- Questions to answer:
A. Name each condition that the text on competence in psychiatric practice says requires a person's level of competence to be considered in various situations.
B. Extend the text on competence and decision-making in psychiatric practice, picking up right after its final sentence.

- Supplied text:
########################################

Competence and decision-making: ethics and clinical psychiatric practice.
Competence has been variously defined depending on point of departure. The public impression of the mentally ill is frequently coloured by this aspect of psychiatric practice and often misguided. Decisions are made with the aim of preventing undesirable outcomes, hence the interaction of psychiatry and the law. Certain specific and circumscribed goals are evident. Persons with mental disorder, mental retardation or organic brain dysfunction require their level of competence in various situations to be considered. In the forensic setting a defendant's competence may change and present status must be considered. In complex cases the pattern and past history are invaluable. Competence is differently defined depending on the approach by either the legal or the psychiatric profession. The understanding of an act and its consequences, and that there are different legal criteria for different acts, must be considered in addressing different tasks assessed. Total incompetence is rare, so assessment is required in numerous situations. These range from competence to stand trial or be a witness to civil competence as in guardianship and curatorship enquiries. The contractual ability and level of competence required varies for different contracts, e.g making a will or consenting to treatment. Each of these needs to be individually addressed and further discussed both from a clinical viewpoint and with regard to the essential ethical considerations.
The care of patients without the ability to make decisions remains a daily occurrence in psychiatric practice. Decisions frequently need to be made by 'surrogates' governed by standards that again may differ from those in other branches of medical practice. These decisions are made more specifically in 'best interests' than according to prior known expressed wishes. Associates, usually family members, are defined in the Health Act (4) as well as the Mental Health Care Act: (5) 'Associate means a person with a substantial or material interest in the well-being of a mental health care user or a person who is in substantial contact with the user.' They are called on to make decisions about the health care of acutely mentally ill or cognitively impaired patients which may or may not be their own wish. Clinical practice aims at decision making for the patient's benefit but this may extend further--danger to others (behaviour) or longer-term welfare (care of property).
Family members or other associates are not always fully aware or able to make decisions in what are frequently crisis situations (acute psychosis, suicide or homicidal behaviours). Distressed families seek advice and guidance. Decisions taken by the clinician and the family member/s must be reconciled for the patient's benefit and compatible with bioethics principles and the pertaining law. Personal autonomy poses a dilemma to all role-players, who have to evaluate both medical and non-medical considerations. Family members remain concerned and are frequently distressed due to what is often an unavoidable and urgent choice. At the same time, psychiatrists cannot yield to family demands simply to avoid future stressful encounters. Treatment discussions are often urgent and situational, and factors such as the nature of the illness may make the relationship between psychiatrist, family and patient complex. Issues of confidentiality arise and create further dilemmas.

########################################

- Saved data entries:

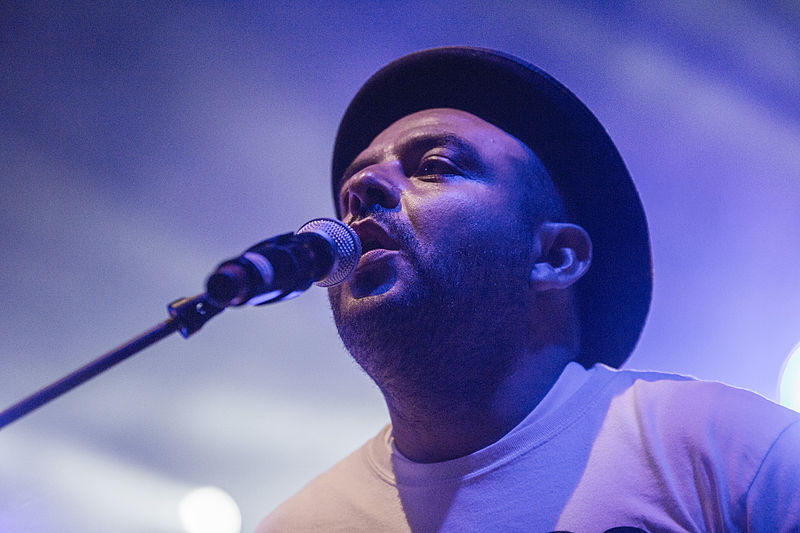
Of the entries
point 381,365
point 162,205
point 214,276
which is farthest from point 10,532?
point 214,276

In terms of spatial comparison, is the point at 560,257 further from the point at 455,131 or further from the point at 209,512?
the point at 209,512

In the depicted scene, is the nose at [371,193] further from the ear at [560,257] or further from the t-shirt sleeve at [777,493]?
the t-shirt sleeve at [777,493]

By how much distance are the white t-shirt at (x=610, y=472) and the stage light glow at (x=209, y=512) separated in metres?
2.13

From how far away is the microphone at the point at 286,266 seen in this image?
0.84 m

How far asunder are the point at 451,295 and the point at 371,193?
1.32ft

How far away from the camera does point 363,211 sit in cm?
166

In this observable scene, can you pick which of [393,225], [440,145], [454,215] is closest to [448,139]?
[440,145]

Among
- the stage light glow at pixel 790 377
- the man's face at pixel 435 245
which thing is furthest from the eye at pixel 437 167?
the stage light glow at pixel 790 377

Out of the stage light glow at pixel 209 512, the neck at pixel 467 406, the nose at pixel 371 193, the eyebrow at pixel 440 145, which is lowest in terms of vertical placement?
the stage light glow at pixel 209 512

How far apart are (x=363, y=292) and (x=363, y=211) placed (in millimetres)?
255

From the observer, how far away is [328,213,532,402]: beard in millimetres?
1545

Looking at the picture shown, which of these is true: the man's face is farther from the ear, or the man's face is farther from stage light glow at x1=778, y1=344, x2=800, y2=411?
stage light glow at x1=778, y1=344, x2=800, y2=411

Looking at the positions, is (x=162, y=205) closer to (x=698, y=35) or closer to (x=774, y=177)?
(x=698, y=35)

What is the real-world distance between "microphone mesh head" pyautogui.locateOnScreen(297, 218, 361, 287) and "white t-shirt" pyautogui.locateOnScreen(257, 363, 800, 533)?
0.74 meters
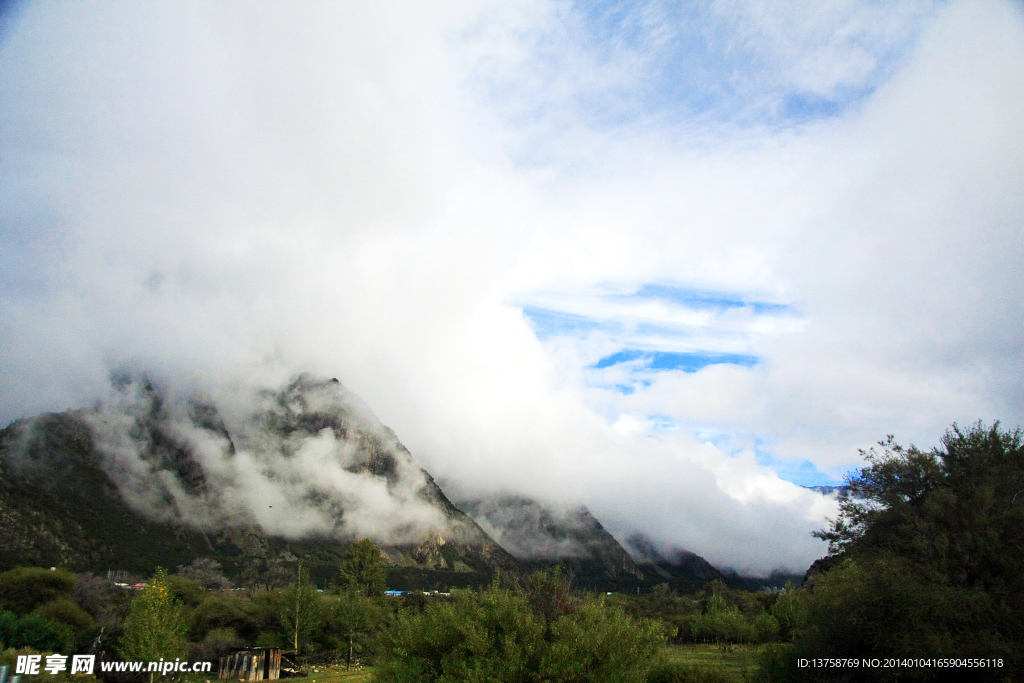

########################################

- Answers for the tasks:
A. Mental disorder, mental retardation, and organic brain dysfunction.

B.
The actions of the psychiatrist, the surrogate and to some extent the patient are supported and governed by a legally defined hierarchy (supported by a legal framework) illustrating the above interface. Interaction between ethics, therapeutic needs and the law is evident and in fact stronger here than anywhere else in health care.
Treatment against 'the will' of a severely mentally ill person may require major judgement calls on the part of the mental health practitioner. The choice of involuntary treatment, with its degree of coercion and legal connotations, is a continuing debate, with related issues of the right to refuse treatment and probably the right to treatment as well.
Opposing ethical points of view on involuntary treatment are acknowledged, vary (depending on legislation) between countries, and are revised over time.
There is agreement that the presence of severe mental illness which removes the capacity to make a treatment decision becomes a clinical decision based on an assessment of psychiatric state and thus of competence. A second consideration that always runs parallel to this is the risk of harm to self or others. Meeting these criteria requires consideration of ethical and legal criteria, both with potentially significant consequences. It is argued that temporarily depriving the patient of freedom of movement and choice is justified by the objective of eventual return to improved health. Mental hospitalisation does not automatically imply incompetence and is a legal and not a medical concept. Coercive treatment situations must be carefully considered and adhere to 'the least restrictive' process, used appropriately and reviewed and monitored (Mental Health Care Act). Coercive treatment must be for as short a period as possible and consideration must be taken of individual circumstances in each case and the level of competence or decision-making capacity of the patient.
It is important that all clinicians remain aware of recent developments, the extent of the current legislation and any ongoing changes. In the current situation a 'dangerousness' alert due to publicised incidents has become a determinant for involuntary hospitalisation, but should be specifically reserved for those cases in which restoring mental health is the reason for use of legislation to detain the patient. Beneficence requires the provision of care for those patients incapable of caring for themselves. Argument opposing the above also relate to autonomy and the infringement of the person's liberty.
These form part of various aspects of psychiatric practice and are formally addressed variously in relation to treatment, forensics and civil issues. The clinical assessment focuses on the present state of the patient's mental capacity.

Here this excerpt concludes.